Woke up obscenely early (for a saturday) in order to meet up with some couchsurfers who’d arranged a personal tour of the Zoltan Kodaly Museum. One couchsurfer’s mother had attended the school as a child; another went to primary school with the curator. The curator, in gorgeous English, showed us around the prior residence of this composer / conductor, a home so bursting with life that one rather expected the man to emerge from the leather-bound library at any moment and offer up a cup of tea.
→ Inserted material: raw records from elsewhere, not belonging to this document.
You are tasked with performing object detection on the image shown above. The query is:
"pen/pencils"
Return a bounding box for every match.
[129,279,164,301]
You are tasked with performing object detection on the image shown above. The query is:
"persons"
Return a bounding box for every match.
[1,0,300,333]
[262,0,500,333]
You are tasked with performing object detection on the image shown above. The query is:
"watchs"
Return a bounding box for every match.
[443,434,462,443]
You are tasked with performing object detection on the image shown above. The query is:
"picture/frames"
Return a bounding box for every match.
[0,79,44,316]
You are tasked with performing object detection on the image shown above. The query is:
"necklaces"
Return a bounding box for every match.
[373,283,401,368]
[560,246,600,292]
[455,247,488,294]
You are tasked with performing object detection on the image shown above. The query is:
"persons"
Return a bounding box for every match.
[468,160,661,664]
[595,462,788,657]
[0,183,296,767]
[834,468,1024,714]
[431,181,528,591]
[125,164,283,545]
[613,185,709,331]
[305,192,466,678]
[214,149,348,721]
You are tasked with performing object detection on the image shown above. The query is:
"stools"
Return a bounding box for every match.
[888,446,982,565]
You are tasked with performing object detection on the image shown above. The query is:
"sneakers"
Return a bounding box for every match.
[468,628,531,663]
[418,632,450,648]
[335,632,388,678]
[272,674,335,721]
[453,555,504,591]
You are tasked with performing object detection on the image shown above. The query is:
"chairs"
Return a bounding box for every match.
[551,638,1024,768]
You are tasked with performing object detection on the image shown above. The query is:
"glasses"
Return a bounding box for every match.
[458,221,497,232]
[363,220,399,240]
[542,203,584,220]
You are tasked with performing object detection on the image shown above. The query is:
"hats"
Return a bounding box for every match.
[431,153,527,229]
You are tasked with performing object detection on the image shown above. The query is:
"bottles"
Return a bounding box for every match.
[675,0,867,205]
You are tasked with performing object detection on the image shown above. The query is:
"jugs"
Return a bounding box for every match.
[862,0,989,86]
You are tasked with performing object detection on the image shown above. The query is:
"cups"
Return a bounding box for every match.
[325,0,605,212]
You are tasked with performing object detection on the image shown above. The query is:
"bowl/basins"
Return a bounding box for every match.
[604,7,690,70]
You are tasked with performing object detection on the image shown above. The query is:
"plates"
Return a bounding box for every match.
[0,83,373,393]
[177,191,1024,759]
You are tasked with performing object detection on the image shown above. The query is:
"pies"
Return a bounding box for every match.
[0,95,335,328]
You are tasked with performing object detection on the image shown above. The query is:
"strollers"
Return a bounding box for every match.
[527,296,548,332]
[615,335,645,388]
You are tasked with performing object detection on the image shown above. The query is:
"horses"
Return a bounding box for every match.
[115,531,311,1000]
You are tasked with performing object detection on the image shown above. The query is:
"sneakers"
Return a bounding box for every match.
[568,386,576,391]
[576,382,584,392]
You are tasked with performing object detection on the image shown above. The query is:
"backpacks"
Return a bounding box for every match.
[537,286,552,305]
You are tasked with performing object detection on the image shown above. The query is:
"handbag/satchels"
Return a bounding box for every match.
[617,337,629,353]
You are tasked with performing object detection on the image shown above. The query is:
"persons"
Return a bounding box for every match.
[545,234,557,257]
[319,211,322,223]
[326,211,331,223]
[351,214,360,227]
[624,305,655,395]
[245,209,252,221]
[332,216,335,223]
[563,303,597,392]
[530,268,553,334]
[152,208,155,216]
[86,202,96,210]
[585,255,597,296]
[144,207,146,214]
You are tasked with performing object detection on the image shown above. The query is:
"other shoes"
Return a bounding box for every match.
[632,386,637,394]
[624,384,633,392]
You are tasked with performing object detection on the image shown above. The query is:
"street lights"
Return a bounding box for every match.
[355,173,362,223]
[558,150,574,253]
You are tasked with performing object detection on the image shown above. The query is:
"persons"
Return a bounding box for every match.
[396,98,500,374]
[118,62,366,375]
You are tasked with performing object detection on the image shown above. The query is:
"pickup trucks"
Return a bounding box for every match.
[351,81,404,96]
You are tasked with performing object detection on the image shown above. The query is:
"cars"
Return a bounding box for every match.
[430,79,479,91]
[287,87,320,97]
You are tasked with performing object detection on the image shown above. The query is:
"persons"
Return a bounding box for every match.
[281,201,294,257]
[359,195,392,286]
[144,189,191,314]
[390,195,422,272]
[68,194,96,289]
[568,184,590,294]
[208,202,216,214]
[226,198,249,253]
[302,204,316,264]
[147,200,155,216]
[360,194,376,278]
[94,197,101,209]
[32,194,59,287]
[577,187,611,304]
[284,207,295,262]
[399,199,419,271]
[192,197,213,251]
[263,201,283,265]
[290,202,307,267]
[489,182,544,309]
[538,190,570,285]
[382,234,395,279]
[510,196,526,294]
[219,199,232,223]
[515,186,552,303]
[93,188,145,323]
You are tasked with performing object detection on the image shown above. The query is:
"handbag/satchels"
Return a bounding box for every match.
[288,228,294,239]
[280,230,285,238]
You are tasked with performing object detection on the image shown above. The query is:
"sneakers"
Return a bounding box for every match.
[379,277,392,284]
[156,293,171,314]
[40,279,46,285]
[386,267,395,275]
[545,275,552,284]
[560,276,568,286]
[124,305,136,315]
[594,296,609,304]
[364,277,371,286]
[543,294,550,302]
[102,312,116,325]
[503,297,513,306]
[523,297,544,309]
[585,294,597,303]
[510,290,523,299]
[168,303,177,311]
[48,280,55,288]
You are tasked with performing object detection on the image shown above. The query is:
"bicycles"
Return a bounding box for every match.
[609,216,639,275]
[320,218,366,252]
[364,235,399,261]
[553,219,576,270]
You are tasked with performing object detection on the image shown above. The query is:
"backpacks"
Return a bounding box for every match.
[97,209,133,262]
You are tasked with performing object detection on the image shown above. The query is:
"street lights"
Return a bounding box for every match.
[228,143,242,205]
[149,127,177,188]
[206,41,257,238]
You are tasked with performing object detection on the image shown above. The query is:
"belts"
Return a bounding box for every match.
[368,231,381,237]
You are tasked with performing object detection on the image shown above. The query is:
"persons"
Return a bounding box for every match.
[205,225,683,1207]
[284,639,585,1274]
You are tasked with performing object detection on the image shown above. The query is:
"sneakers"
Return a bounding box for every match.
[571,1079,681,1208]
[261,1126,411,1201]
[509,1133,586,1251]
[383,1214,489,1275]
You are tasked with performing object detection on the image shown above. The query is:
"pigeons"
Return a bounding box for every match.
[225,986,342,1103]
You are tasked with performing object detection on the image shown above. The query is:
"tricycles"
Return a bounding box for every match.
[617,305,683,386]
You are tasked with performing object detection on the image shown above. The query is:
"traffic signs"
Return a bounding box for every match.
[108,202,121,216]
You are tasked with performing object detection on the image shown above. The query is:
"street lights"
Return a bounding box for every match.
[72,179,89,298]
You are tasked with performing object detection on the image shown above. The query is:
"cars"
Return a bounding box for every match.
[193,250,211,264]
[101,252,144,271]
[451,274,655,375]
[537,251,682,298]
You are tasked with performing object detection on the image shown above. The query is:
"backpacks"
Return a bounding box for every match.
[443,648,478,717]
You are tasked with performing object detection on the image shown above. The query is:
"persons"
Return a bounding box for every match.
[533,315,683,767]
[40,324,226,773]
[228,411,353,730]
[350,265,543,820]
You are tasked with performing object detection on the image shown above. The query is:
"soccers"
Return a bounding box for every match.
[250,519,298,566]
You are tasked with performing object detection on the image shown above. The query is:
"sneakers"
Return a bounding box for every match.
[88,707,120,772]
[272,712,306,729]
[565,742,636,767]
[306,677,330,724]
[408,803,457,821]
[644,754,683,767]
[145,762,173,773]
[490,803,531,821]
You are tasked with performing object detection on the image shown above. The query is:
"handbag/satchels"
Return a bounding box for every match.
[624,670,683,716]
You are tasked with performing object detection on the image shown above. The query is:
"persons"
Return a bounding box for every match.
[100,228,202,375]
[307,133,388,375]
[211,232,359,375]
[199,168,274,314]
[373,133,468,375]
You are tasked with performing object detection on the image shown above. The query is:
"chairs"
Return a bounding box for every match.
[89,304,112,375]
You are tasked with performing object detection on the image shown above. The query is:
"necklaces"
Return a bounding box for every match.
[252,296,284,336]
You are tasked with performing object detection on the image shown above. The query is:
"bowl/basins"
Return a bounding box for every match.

Down the street we popped into a modern art gallery (check out artists : Bodor Lilua, Garami Richard, Nemeth Marcell), then onto the metro for a trip past Pest tourist central to a lovely fresh pasta restaurant I likely wouldn’t have found without the insider guidance of cs locals. I really can’t stress enough, even if you’re not the sort to have random people on your couch, the value of showing off your city to those who can’t possibly know it alone in the week or day they might have (and of course the same when you’re the traveller!). Not only did I get a great culture tour this morning, but I came away with piles of Budapest tips and Hungarian insight, word of the Nostalgia Exhibit (communist propaganda and the like) and the day they close a circuit of roads for rollerskating, and likely a teacher of Hungarian cooking (amusingly enough, an Austrian).
As the group split up for the afternoon, Thom and I decided to take advantage of the gorgous sun that had broken through to stroll down the riverside then along the island in the middle of the danube, eating cotton candy and laughing just a bit at the piles of people on bicycles build for two, or four. We cooled off with a beer at a lovely blue plastic table facing Buda, then split at the bridge where I headed for the train. Forty minutes later, eleven hours since departure, I arrived home smiling and exhausted in that I-just-had-a-fantastic-travel sort of way.
A little something I probably shouldn’t publicize : I inadvertantly paid for a grand total of none of my public transportation today. My HEV station doesn’t have a ticket office, so I have to buy on the train. This morning on the way in no conductor appeared. Hmm. On the first metro trip I bought a couple tickets as the car rolled in – the conductor literally handed my change through the door just before it closed. What I’d forgotten was that the punch machines are in fact not on the train but in the station, and as he hadn’t punched one at purchase I ended up with two ready to use tickets (well, provided there wasn’t a checker at the other end, which there wasn’t). On the way home I bought a ticket at the office (a steal at 430, considering a single ride no transfer ticket for the city is an outrageous 230) and watched others to see if/where to punch it. No one did, so I hung onto it, figuring there’d be a conductor. Yeah, there wasn’t one.